Sambucus nigra agglutinin (SNA) (a lectin that binds specifically to sialic acid linked α2,6 to galactose or N-acetylgalactosamine) labeling was observed in submucosal glands, goblet cells, and intraepithelial and lamina proprial immune cells of the trachea and bronchi. Maackia amurensis lectin I (MAL-I) (a lectin that binds specifically to sialic acid linked α2,3 to galactose) and MAL-II labeling was weak to moderate, multifocal, and observed in the respiratory epithelium of the trachea. In the mammary gland, MAL-II and SNA labeling were expressed in unaffected secretory alveoli, with SNA also observed in unaffected interlobular ducts. No detectable MAL-I or IAV-Np labeling was observed in unaffected mammary gland sections.

Fluorescent labeling provided more definitive sensitivity and localization compared to chromogenic, lectin-based assays. In the infected mammary gland, pancytokeratin (epithelial marker) and Iba1 were used to evaluate intracellular distribution of IAV-Np. Co-labeling of IAV-Np with pancytokeratin was observed in cells lining the interlobular ducts and secretory alveoli, with more intense labeling in the alveolar epithelium. Intraluminal cells within secretory alveoli and ducts exhibited both intranuclear and cytoplasmic IAV-Np expression, commonly labeled with pancytokeratin and rare Iba1-positive cells.

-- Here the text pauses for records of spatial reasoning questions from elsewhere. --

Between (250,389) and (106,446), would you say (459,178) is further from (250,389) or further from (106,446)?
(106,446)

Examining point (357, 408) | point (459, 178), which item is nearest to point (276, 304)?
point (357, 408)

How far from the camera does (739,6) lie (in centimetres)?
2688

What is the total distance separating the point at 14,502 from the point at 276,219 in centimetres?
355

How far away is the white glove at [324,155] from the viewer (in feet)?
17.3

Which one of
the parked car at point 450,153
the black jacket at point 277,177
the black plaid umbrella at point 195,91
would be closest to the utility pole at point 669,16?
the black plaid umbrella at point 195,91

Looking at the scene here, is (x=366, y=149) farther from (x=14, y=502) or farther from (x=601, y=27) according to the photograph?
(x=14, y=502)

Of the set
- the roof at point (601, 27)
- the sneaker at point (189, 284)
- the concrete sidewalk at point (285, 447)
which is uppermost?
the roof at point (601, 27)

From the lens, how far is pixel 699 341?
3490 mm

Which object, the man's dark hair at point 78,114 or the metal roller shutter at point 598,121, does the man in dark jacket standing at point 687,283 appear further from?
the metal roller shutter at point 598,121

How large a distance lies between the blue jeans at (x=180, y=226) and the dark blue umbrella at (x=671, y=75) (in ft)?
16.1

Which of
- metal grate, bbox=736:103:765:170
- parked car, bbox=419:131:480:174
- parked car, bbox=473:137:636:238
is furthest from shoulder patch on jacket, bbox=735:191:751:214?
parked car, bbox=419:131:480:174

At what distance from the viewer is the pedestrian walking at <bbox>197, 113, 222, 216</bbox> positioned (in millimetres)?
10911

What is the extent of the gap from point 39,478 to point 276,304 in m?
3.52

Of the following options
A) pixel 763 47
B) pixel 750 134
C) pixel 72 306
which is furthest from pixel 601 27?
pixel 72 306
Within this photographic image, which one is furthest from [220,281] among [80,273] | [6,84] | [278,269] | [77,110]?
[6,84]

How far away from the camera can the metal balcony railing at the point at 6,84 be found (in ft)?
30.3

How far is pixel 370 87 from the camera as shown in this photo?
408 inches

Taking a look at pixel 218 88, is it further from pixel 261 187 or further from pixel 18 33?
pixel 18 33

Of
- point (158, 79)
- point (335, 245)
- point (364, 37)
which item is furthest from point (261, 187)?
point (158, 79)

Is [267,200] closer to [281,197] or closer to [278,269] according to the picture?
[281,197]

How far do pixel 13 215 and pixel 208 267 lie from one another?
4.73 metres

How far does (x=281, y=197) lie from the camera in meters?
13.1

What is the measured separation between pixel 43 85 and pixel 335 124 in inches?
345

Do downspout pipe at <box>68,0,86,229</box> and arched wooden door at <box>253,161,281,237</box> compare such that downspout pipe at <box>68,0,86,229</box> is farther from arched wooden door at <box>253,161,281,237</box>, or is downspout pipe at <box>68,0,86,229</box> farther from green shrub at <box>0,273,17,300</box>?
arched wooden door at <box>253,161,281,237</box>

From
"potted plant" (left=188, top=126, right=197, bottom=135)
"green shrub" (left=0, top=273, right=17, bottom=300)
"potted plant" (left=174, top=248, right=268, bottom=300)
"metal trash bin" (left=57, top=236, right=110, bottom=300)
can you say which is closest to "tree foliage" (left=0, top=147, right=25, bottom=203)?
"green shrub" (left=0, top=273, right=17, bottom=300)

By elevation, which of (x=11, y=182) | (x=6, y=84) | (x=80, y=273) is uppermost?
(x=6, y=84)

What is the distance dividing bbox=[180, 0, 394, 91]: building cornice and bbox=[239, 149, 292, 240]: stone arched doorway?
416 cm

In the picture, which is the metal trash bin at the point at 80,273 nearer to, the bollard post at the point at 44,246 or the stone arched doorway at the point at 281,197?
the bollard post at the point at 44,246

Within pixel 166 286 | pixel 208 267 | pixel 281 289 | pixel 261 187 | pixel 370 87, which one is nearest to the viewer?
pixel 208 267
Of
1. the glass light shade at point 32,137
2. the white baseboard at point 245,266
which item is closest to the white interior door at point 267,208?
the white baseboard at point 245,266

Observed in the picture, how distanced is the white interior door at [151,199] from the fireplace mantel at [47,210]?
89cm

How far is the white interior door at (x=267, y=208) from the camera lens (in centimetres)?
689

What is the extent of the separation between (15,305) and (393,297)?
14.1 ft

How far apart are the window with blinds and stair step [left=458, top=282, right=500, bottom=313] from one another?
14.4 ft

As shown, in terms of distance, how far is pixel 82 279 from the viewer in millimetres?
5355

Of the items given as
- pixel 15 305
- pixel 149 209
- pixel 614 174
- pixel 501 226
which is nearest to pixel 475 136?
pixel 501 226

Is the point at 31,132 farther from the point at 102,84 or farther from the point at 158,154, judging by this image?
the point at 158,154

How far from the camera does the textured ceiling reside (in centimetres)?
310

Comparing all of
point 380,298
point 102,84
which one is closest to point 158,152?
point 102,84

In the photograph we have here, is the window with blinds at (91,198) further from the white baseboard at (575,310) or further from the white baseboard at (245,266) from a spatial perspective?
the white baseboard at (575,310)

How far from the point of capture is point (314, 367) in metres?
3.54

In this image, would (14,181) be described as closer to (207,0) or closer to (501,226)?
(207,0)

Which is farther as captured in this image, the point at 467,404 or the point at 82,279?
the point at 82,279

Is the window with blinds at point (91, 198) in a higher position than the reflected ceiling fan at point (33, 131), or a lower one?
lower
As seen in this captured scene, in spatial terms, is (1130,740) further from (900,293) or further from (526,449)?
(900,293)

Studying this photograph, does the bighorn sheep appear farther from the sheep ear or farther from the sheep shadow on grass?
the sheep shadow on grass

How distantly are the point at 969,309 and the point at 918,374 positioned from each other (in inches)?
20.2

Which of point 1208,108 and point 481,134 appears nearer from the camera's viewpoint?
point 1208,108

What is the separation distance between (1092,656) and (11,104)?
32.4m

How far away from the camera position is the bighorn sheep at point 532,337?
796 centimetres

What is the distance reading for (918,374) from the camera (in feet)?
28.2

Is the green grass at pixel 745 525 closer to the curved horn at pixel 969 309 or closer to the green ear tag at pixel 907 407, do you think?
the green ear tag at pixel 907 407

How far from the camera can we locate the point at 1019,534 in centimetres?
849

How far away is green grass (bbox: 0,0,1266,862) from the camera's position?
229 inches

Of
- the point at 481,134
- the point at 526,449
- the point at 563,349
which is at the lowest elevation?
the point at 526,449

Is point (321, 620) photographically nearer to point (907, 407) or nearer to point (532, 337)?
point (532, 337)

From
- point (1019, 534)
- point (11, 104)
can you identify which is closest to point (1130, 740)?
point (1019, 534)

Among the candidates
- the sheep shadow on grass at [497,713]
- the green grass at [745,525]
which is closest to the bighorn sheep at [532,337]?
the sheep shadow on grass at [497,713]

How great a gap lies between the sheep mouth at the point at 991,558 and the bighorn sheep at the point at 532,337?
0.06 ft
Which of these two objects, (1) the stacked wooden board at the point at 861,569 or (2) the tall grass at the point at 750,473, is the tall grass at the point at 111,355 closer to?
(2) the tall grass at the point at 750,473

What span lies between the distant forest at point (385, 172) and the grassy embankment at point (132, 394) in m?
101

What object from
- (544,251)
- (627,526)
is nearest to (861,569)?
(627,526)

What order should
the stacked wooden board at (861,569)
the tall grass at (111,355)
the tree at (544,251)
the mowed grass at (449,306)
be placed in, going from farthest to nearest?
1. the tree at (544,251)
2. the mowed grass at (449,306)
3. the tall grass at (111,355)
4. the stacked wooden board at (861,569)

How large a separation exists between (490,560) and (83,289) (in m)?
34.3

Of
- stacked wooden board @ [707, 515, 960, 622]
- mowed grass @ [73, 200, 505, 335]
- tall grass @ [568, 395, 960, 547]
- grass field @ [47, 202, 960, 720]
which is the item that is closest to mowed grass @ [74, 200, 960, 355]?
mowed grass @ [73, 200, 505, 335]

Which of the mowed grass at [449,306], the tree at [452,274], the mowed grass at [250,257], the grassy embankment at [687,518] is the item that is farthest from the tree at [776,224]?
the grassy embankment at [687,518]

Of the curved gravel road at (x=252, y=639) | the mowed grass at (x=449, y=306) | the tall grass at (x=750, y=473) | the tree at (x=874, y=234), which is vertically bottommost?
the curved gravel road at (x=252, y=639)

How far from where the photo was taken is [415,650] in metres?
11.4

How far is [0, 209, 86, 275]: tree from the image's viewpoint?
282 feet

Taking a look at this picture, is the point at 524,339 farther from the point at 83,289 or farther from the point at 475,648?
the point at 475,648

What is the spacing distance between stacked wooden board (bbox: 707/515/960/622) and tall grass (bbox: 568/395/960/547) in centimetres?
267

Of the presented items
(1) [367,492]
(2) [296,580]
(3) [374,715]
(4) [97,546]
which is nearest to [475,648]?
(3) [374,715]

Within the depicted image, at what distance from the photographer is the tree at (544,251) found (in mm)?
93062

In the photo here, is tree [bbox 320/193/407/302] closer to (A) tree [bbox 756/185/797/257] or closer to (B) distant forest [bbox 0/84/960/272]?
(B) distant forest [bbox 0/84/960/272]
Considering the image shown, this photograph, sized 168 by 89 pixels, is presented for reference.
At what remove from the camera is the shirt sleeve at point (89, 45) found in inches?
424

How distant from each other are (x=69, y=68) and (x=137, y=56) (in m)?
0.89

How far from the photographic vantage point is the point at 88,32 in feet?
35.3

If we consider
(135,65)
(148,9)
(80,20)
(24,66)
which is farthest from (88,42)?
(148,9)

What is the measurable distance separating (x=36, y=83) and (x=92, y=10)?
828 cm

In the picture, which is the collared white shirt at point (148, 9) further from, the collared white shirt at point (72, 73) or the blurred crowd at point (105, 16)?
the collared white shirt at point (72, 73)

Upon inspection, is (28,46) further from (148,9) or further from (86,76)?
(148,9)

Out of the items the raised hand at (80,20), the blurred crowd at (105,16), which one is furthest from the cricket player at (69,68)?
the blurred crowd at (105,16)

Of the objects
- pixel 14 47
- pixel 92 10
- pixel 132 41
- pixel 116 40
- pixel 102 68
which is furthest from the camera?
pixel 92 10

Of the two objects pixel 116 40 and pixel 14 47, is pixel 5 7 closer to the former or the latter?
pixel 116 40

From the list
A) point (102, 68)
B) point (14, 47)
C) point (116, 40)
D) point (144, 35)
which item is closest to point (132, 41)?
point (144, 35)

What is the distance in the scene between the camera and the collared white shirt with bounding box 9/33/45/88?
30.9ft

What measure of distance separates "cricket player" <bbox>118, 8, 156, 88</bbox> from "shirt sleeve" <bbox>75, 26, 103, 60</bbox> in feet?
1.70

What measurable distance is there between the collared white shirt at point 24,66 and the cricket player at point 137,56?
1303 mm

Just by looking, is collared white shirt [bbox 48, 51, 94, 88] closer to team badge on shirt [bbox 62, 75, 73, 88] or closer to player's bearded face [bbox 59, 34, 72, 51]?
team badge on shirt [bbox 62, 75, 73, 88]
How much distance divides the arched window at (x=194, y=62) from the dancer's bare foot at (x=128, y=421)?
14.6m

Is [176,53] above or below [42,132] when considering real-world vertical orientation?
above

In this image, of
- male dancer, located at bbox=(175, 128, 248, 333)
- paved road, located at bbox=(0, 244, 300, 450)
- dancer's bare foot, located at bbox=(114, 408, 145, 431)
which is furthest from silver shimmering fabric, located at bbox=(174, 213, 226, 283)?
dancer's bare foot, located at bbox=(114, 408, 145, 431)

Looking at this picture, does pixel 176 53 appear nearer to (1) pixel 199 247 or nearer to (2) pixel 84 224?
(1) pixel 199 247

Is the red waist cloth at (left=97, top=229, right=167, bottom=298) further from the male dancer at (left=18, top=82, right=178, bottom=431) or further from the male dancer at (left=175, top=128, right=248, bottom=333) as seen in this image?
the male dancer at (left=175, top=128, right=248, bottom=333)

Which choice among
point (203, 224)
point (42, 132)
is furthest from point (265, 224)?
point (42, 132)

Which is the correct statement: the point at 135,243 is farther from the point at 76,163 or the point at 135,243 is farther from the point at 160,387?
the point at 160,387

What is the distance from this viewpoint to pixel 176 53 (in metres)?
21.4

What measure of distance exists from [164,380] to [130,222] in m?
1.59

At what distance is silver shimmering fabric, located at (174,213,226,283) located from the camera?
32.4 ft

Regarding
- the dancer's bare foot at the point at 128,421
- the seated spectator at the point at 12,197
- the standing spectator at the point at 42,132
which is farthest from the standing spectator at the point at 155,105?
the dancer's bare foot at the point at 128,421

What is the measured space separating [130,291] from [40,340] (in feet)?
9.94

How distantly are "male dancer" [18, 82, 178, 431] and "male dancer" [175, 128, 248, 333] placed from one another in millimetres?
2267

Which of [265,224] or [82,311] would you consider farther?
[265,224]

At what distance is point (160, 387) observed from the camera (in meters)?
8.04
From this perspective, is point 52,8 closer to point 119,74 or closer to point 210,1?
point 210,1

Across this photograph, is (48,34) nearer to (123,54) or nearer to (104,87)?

Intranuclear IAV-Np labeling co-localized with MAL-II and SNA in epithelial cells lining the secretory alveoli. Co-labeling of IAV-Np and SNA was also observed in ductal epithelial cells, while MAL-II was not detected in ducts. MAL-I labeling was not found in the secretory ducts or alveoli, precluding its detection with IAV-Np. 

Conclusions

To summarize, the presence of HPAI H5N1 virus in cattle, especially in the mammary gland and milk, highlights the adaptability of IAV to nontraditional species and the need for active surveillance. IAVs utilize specific SA receptors for host infection. Avian IAVs prefer SA α2,3 linkages, while mammalian IAVs, including those from humans and swine, favor SA α2,6 linkages. This study found both types of SA receptors in the respiratory tract and mammary glands of dairy cattle, indicating potential for cross-species infection.